- **Set problem**
Restate the whole listing exactly.

- **Raw records**
⁂
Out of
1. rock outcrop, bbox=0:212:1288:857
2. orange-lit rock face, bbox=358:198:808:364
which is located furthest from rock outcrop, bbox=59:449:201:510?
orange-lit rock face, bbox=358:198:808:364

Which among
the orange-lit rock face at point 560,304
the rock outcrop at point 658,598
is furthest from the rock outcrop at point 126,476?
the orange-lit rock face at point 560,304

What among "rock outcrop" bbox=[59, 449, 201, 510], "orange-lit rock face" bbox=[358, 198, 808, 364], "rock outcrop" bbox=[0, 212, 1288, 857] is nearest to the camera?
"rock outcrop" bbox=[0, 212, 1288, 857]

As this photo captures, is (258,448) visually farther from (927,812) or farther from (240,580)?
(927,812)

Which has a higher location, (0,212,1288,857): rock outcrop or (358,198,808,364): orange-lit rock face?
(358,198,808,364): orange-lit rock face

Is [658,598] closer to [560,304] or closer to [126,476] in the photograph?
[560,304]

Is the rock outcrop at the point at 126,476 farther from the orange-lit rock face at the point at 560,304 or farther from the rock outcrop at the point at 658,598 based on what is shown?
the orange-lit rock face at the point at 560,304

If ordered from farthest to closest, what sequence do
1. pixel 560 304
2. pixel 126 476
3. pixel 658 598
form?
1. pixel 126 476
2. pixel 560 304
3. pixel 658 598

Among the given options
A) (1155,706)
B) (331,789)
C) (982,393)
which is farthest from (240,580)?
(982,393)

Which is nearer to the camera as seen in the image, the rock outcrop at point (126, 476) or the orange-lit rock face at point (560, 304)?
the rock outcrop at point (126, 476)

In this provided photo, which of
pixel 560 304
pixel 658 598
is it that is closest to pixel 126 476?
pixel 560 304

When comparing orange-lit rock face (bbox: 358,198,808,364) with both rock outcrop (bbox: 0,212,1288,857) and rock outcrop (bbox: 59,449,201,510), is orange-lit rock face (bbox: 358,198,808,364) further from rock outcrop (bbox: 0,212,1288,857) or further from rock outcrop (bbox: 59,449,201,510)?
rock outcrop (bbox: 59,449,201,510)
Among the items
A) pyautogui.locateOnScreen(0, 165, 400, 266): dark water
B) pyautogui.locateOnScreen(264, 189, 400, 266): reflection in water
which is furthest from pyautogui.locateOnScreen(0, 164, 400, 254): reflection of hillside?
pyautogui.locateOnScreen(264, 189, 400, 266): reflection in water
⁂
- **Result for this task**
Out of
1. rock outcrop, bbox=0:212:1288:857
2. orange-lit rock face, bbox=358:198:808:364
which is located furthest from rock outcrop, bbox=59:449:201:510?
orange-lit rock face, bbox=358:198:808:364

Which among
the orange-lit rock face at point 560,304
the rock outcrop at point 658,598
is furthest from the rock outcrop at point 126,476?
the orange-lit rock face at point 560,304

What among "rock outcrop" bbox=[59, 449, 201, 510], "orange-lit rock face" bbox=[358, 198, 808, 364], "rock outcrop" bbox=[0, 212, 1288, 857] is nearest to the camera?
"rock outcrop" bbox=[0, 212, 1288, 857]

As this photo captures, is (258,448) visually farther from (927,812) or farther from (240,580)?
(927,812)

Which has a higher location, (0,212,1288,857): rock outcrop or (358,198,808,364): orange-lit rock face?
(358,198,808,364): orange-lit rock face

Is [658,598] closer to [560,304] or closer to [126,476] in the photograph?
[560,304]

Is the rock outcrop at the point at 126,476 farther from the orange-lit rock face at the point at 560,304 or farther from the rock outcrop at the point at 658,598 based on what is shown?
the orange-lit rock face at the point at 560,304

If ordered from farthest to closest, what sequence do
1. pixel 560 304
2. pixel 126 476
3. pixel 658 598
form?
1. pixel 126 476
2. pixel 560 304
3. pixel 658 598

Among the given options
A) (1155,706)
B) (331,789)
C) (982,393)
which is farthest from (240,580)?
(982,393)

Which is nearer to the camera as seen in the image, the rock outcrop at point (126, 476) or the orange-lit rock face at point (560, 304)?
the rock outcrop at point (126, 476)

In this provided photo, which of
pixel 560 304
pixel 658 598
is it that is closest to pixel 126 476?
pixel 560 304

When comparing orange-lit rock face (bbox: 358,198,808,364) with both rock outcrop (bbox: 0,212,1288,857) and rock outcrop (bbox: 59,449,201,510), is orange-lit rock face (bbox: 358,198,808,364) further from rock outcrop (bbox: 0,212,1288,857) or further from rock outcrop (bbox: 59,449,201,510)?
rock outcrop (bbox: 59,449,201,510)
Among the items
A) pyautogui.locateOnScreen(0, 165, 400, 266): dark water
B) pyautogui.locateOnScreen(264, 189, 400, 266): reflection in water
which is furthest from pyautogui.locateOnScreen(0, 164, 400, 254): reflection of hillside?
pyautogui.locateOnScreen(264, 189, 400, 266): reflection in water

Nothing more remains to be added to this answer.